A Ilusão do Controle
O primeiro risco é a dependência excessiva de um punhado de resultados positivos. Muitas empresas se acomodam ao ver seu site oficial e algumas notícias favoráveis no topo da página, mas essa é uma base frágil. A ascensão de um único resultado negativo — seja uma reportagem crítica, um vídeo de um influenciador ou uma antiga reclamação — pode ter um impacto desproporcional, especialmente se for capturado e amplificado por sumários de inteligência artificial.
Esse fenômeno é agravado pela proeminência que o conteúdo negativo ganhou. Ferramentas como os AI Overviews ou o ChatGPT são projetadas para sintetizar informações de múltiplas fontes, e não distinguem necessariamente a intenção por trás delas. Uma discussão desfavorável em um fórum, que antes ficaria relegada à segunda página de resultados, pode agora ser elevada a uma posição de destaque, apresentada como um fato consolidado sobre a marca.
Além dos Links Azuis
Outro ponto de vulnerabilidade reside em funcionalidades de busca frequentemente negligenciadas. Sugestões do autocomplete podem introduzir associações negativas antes mesmo que o usuário termine de digitar. A seção "As pessoas também perguntam" pode destacar questionamentos embaraçosos. E os resultados de imagem podem exibir conteúdo que destoa da identidade visual da marca. Ignorar esses elementos é deixar flancos abertos na gestão da reputação.
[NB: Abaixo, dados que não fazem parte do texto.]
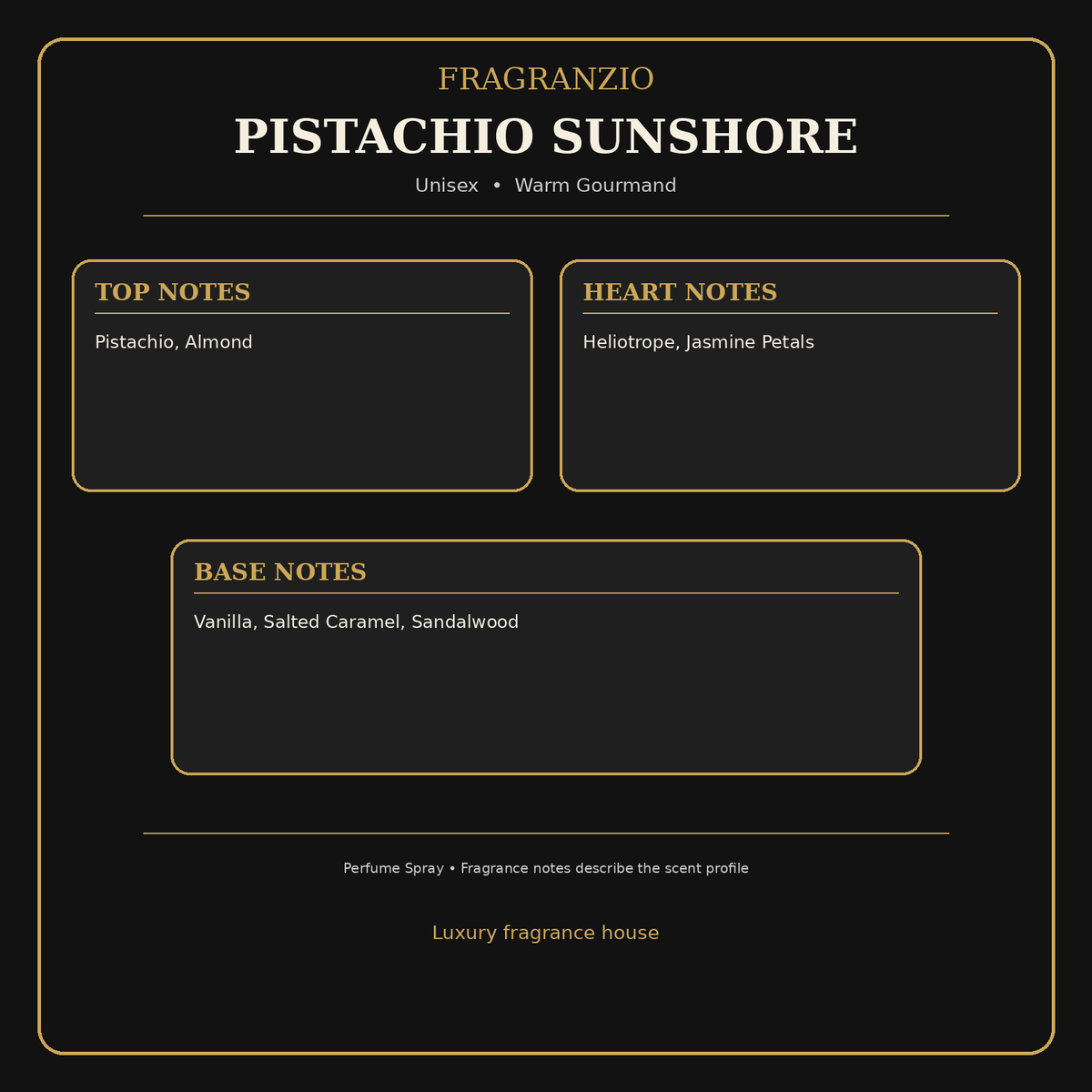 Fragranzio Pistachio Sunshore fragrance notes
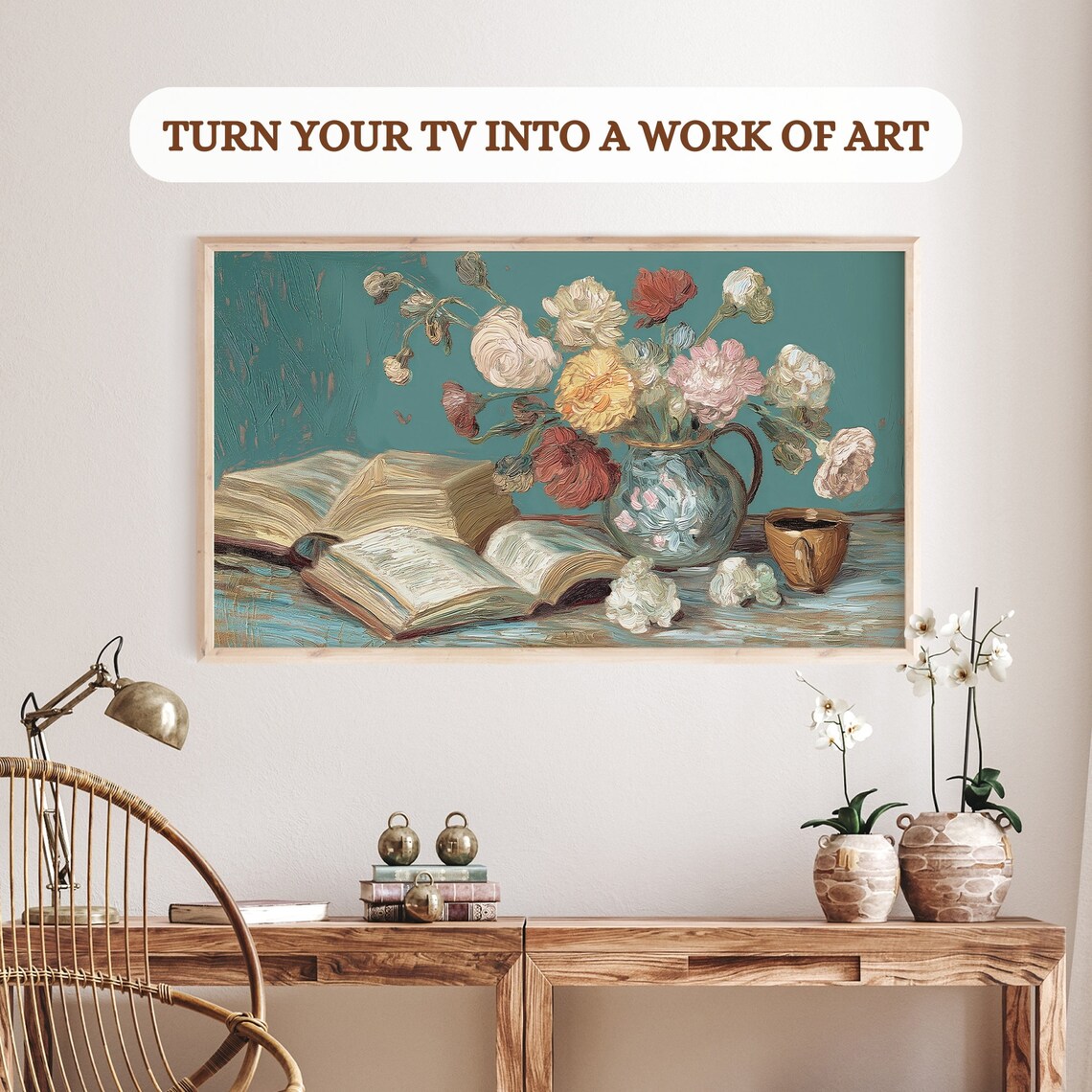 Still Life Oil Painting, Rustic Country Farmhouse Decor - Image 3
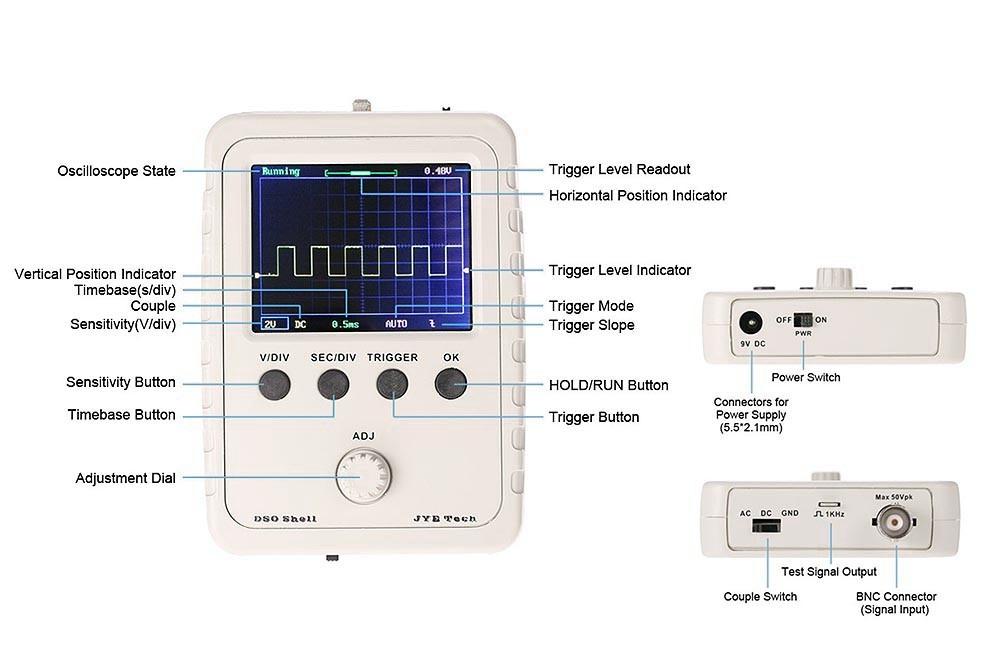 Kit oscilloscope numérique DSO150 2.4" TFT (CMS présoudés) – Image 4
Para mitigar esses riscos, a diversificação é fundamental. Não basta apenas produzir conteúdo próprio; é preciso construir uma presença em veículos de mídia confiáveis e plataformas de terceiros com alta autoridade, como a Wikipedia. Essa variedade de menções e links de fontes respeitadas cria uma espécie de "fosso" de credibilidade, tornando a marca mais resiliente a ataques pontuais e reduzindo a dependência de um único ativo digital para definir sua imagem.
A era da gestão de reputação reativa terminou. A nova disciplina exige auditorias de risco proativas e a construção deliberada de uma presença digital diversificada e robusta. O objetivo não é apenas monitorar, mas construir uma fortaleza de autoridade que possa resistir à inevitável turbulência do ecossistema de busca.